The life significance of a spiritually oriented, Outward Bound-type wilderness expedition

Brad Daniel (2003)

This retrospective study examined the life significance of a Christian-based, Outward Bound-type wilderness expedition offered by Montreat College in Western North Carolina. The purpose was to discover what informants remembered, what they had learned, and whether the trip played a role in their lives subsequently. Two aspects of the expedition were studied--the significance of the entire experience and the significance of its individual components. The sample involved 227 informants who went on the expedition at some point between the years 1976 and 2000. The study used multiple methods, including written questionnaires, focus group interviews, and the findings from two pilot studies conducted with participants from the 1999 and 2000 expeditions. The answers and interviews were coded and analyzed for content. Additional researchers reviewed the data to confirm intercoder reliability.
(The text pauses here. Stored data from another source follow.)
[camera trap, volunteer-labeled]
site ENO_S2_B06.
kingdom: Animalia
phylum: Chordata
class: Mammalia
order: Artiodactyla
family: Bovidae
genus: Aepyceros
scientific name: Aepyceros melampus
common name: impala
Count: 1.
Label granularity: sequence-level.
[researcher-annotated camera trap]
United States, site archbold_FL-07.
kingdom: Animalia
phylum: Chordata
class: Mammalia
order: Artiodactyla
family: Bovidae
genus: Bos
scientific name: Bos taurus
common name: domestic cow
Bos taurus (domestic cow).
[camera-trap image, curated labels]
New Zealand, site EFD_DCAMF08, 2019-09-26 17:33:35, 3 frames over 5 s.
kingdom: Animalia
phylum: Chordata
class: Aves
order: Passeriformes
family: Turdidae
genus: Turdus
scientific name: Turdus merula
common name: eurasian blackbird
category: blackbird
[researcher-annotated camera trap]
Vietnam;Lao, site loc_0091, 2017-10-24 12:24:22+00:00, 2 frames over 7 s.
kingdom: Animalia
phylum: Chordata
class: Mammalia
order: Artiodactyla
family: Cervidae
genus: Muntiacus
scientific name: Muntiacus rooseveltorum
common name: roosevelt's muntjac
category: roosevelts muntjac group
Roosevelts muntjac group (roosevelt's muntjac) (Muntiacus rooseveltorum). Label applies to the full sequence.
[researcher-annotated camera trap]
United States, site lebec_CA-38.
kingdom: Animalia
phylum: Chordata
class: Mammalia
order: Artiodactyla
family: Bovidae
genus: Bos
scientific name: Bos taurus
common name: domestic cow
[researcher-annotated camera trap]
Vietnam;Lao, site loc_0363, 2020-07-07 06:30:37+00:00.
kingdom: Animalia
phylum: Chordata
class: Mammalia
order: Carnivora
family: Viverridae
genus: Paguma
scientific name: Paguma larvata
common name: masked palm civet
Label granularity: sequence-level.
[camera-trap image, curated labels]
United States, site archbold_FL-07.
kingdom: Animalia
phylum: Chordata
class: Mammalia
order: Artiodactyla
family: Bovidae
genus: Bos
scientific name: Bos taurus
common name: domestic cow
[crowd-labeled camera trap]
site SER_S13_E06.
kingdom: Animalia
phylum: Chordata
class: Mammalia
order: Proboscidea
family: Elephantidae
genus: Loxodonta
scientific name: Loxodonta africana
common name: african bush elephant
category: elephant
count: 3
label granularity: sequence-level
The findings revealed that 90% of the participants believed the experience had made a difference in their lives. For one third of all respondents, the significance actually increased over time. Significance was enhanced most often by three factors--how new or unique the experience was to the informant, the timing of the event in the informants' lives, and the extent to which expedition memories were connected later to other life experiences. Other factors that informants mentioned as contributing to the significance of the expedition were the influence of the instructors, challenges encountered on the trip, and wilderness setting. The findings indicated that the expedition promoted personal growth in several ways. It refined the way in which informants viewed themselves and their circumstances. Subsequently, it served as a reference point, a reservoir of life lessons, or a life metaphor. The expedition encouraged spiritual growth by drawing parallels between the informants' wilderness experiences, their life journeys, and the wilderness experiences portrayed in the Bible. One overarching theme was prevalent. The expedition encouraged a sense of something greater within informants--a sense that ranged from a greater awareness of God to a greater awareness of the natural world to a greater awareness of self (actions, attitudes, behaviors, beliefs, and personal abilities). Directions for future research also are discussed.